== EXERCISE PROMPT ==
Find the line containing "The looming stimulus hypothesis and/or" in the data below and repeat it, along with all later lines, exactly through the last one.

>>

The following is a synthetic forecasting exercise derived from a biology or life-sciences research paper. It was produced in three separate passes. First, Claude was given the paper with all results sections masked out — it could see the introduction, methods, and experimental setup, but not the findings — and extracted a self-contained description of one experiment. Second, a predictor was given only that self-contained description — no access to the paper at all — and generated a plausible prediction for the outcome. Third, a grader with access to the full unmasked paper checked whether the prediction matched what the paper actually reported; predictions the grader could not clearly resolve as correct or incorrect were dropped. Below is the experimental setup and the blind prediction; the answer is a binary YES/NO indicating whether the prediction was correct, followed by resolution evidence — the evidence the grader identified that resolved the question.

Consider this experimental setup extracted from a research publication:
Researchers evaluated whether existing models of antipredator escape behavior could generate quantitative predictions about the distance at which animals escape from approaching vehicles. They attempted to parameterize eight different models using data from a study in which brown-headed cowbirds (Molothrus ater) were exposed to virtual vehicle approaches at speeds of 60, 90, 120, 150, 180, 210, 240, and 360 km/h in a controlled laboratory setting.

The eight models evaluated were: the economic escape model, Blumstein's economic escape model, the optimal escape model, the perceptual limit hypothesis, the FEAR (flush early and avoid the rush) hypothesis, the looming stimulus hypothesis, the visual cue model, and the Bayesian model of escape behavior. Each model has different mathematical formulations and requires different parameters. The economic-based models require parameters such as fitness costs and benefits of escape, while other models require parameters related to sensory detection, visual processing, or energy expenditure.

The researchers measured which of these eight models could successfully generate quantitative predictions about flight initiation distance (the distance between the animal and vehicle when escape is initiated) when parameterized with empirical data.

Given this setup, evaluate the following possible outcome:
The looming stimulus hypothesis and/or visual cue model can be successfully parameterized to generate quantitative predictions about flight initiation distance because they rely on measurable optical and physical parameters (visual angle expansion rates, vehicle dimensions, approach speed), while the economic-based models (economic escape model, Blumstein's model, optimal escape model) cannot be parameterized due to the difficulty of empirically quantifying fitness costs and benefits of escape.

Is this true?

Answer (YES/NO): YES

<<

== ANSWER AREA ==
The looming stimulus hypothesis and/or visual cue model can be successfully parameterized to generate quantitative predictions about flight initiation distance because they rely on measurable optical and physical parameters (visual angle expansion rates, vehicle dimensions, approach speed), while the economic-based models (economic escape model, Blumstein's model, optimal escape model) cannot be parameterized due to the difficulty of empirically quantifying fitness costs and benefits of escape.

Is this true?

Answer (YES/NO): YES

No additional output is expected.